"Tempat wisata di Jawa makin lama makin terjaga, kalau di sini tempat wisata makin lama makin rusak mas, itu maksud saya..." jelasnya lagi dengan nada agak keras.
"Lebih baik tidak dijadikan tujuan wisata daripada rusak, biarkan saja biar alami...." katanya dengan nada yang merendah.
"Itu 6 bulan yang lalu ketika saya berangkat ke pondok masih hijau, liat sekarang sudah coklat dan banyak kubangan." katanya lagi.
Fahmi juga menceritakan dibelakang rumah temannya di Samarinda, belakang rumahnya ada telaga raksasa bekas tambang yang ditinggal begitu saja setelah pekerjaan tambang selesai. Katanya danau bekas aktifitas tambang tersebut airnya 2 tahun baru habis kalau disedot. Bayangkan luas danau dan dalamnya danau.

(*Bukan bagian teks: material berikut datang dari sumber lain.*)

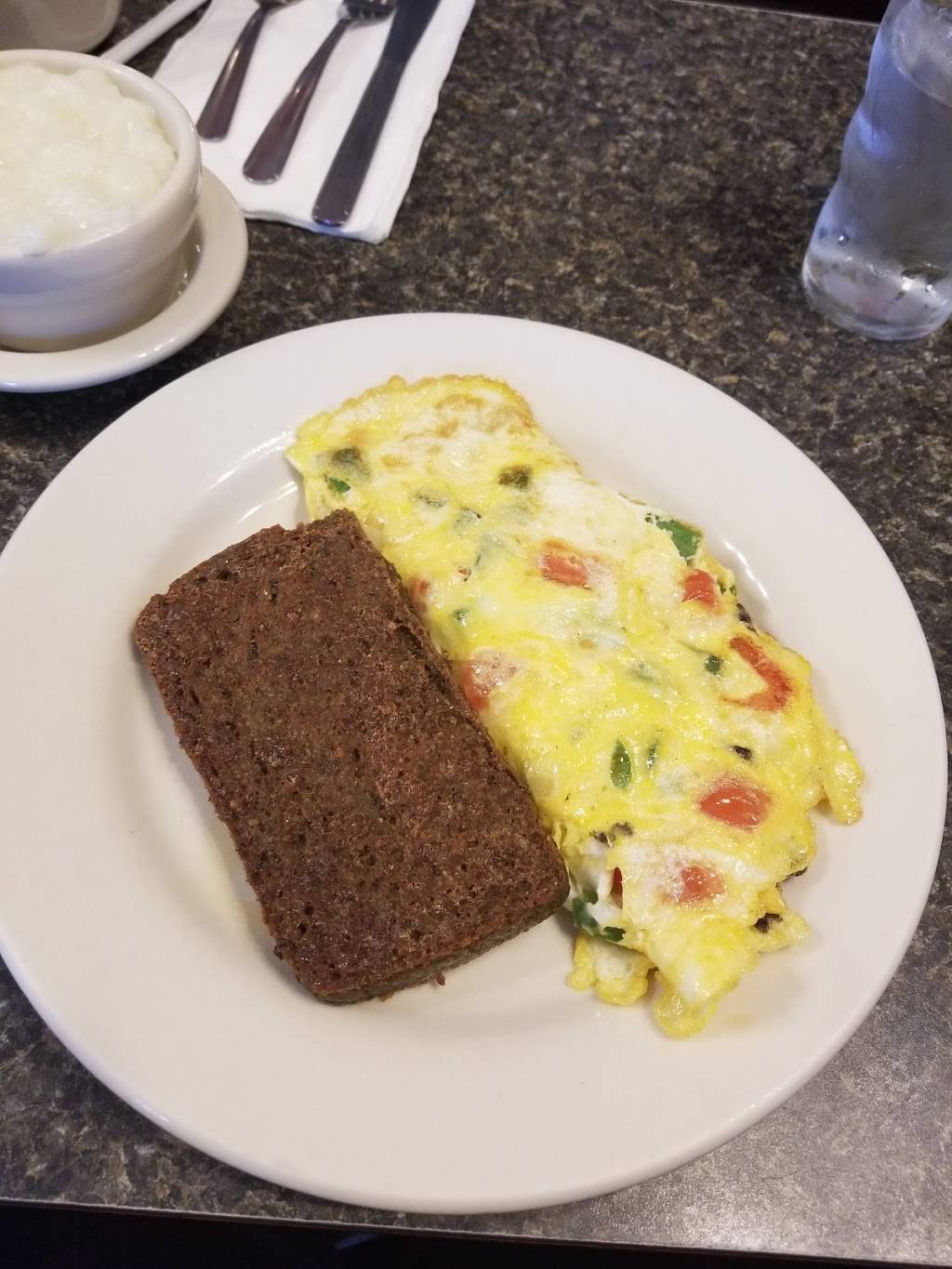 Petes Grille | restaurant | 3130 Greenmount Ave, Baltimore, MD 21218, USA | 4104677698 OR +1 410-467-7698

Katanya lagi tak ada upaya untuk pengurukan atau reklamasi, begitu aktifitas tambang selesai langsung ditinggal.
"Kalau mas sempat memperhatikan perjalanan darat memakai Datsun kemarin, banyak hutan di sepanjang jalan, namun begitu masuk 100-200 meter ke dalam hutan itu sudah berupa kubangan-kubangan raksasa, hutan pinggir jalan itu hanya penutup kenakalan aktifitas tambang...." jelasnya lagi.

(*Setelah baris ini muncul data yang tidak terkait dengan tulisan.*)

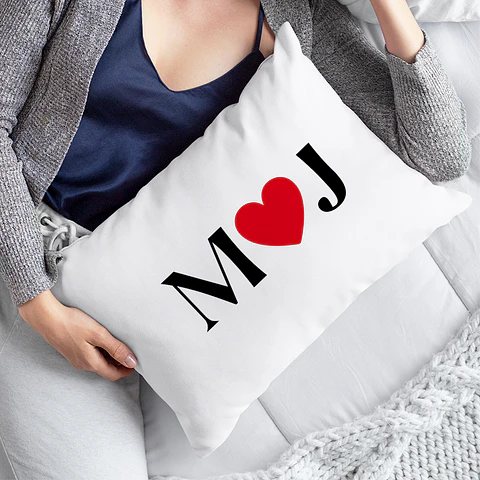Fronha Personalizada Iniciais Love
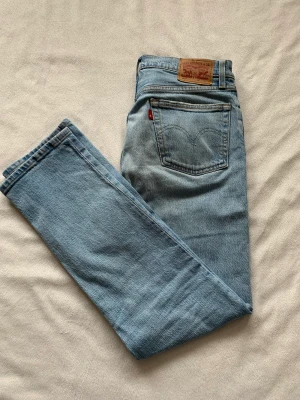 Levi's jeans 501 - Blåa Levis jeans i storlek W28 L30 Sparsamt använda - inga defekter  Modellen 501 Kan skickas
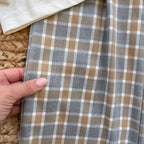 dettaglio tessuto pantaloni a quadri bambina
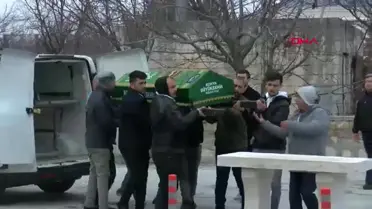 Bolu Yangınında Hayatını Kaybeden Aşçı Esra Nazik, Konya'da Toprağa Verildi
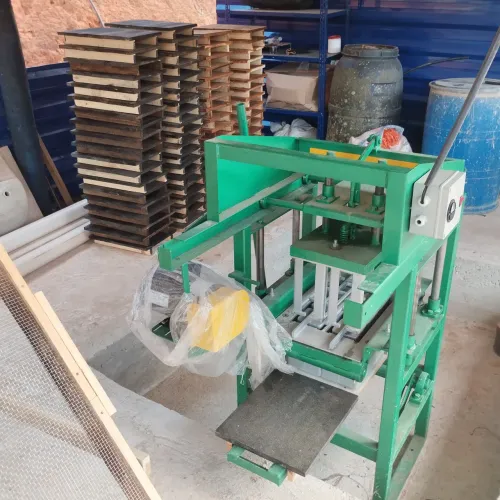 Máquina de Blocos de Concreto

Kalimantan terkenal dengan sebutan pulau seribu sungai, tapi luar biasa sulitnya mencari air bersih. Sungai-sungai yang dulu jernih berubah menjadi coklat, dari coklat berubah menjadi hijau. Hijaunya bukan jernih tapi polusi air sudah diatas ambang batas, katanya.
Tak ada kesejukan lagi di Kalimantan meski dulu terkenal tempatnya pepohonan besar tumbuh, sekarang mencari kayu besar saja sulitnya setengah mati, katanya. Kayu diambil, tanahnya dikeruk, batu barannya diambil, bekasnya masih ditanami kelapa sawit. Kata Fahmi kelapa sawit ini yang menyedot air tanah, katanya tanaman jenis ini boros air tanah.
Yang tersisa hanya kubangan-kubangan raksasa, danau-danau raksasa yang ikan saja ndak bisa hidup apalagi manusia. Bumi Kalimantan benar-benar dititik yang mengkuwatirkan, katanya.
Ekploitasi yang ugal-ugalan selama ini tanpa diimbangi dengan penghijauan kembali.